### [Goal of the exercise]
Reproduce the passage on user-defined function best practices word for word, from its title through its last sentence.

### [Reading text]
User-defined function best practices
When designing the UDF, there are some questions that need to be considered.
Modern automation controllers continue to expand with options and opportunities for the programmer. One of those improvements is the ability to develop User-defined functions (UDF), or add-on instructions in the Rockwell Automation ecosystem. These improve portability, consistency, and code security, all of which add to the kit of the automation programmer. Like all tools they can be used properly or abused; who hasn’t pried the lid off of a can of paint with a ‘screwdriver’? I’d like to take a moment and discuss some of the options and opportunities that these constructs offer and some of the Best Practices that should be employed.
These constructs are often confused with a Sub-Routine. Quite often an introduction will begin that way. It is important to keep in mind that they are not, “quite”. A better analogy would come from Object Oriented (OO) Programming, they are an Object or Class. These are elements that are expected to be completely self-contained, working with information from outside but not totally dependent upon it.

### [Information provided]

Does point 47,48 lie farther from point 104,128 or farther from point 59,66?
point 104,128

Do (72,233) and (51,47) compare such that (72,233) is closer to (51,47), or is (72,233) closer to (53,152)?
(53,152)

### [Solution for this task]
User-defined function best practices
When designing the UDF, there are some questions that need to be considered.
Modern automation controllers continue to expand with options and opportunities for the programmer. One of those improvements is the ability to develop User-defined functions (UDF), or add-on instructions in the Rockwell Automation ecosystem. These improve portability, consistency, and code security, all of which add to the kit of the automation programmer. Like all tools they can be used properly or abused; who hasn’t pried the lid off of a can of paint with a ‘screwdriver’? I’d like to take a moment and discuss some of the options and opportunities that these constructs offer and some of the Best Practices that should be employed.
These constructs are often confused with a Sub-Routine. Quite often an introduction will begin that way. It is important to keep in mind that they are not, “quite”. A better analogy would come from Object Oriented (OO) Programming, they are an Object or Class. These are elements that are expected to be completely self-contained, working with information from outside but not totally dependent upon it.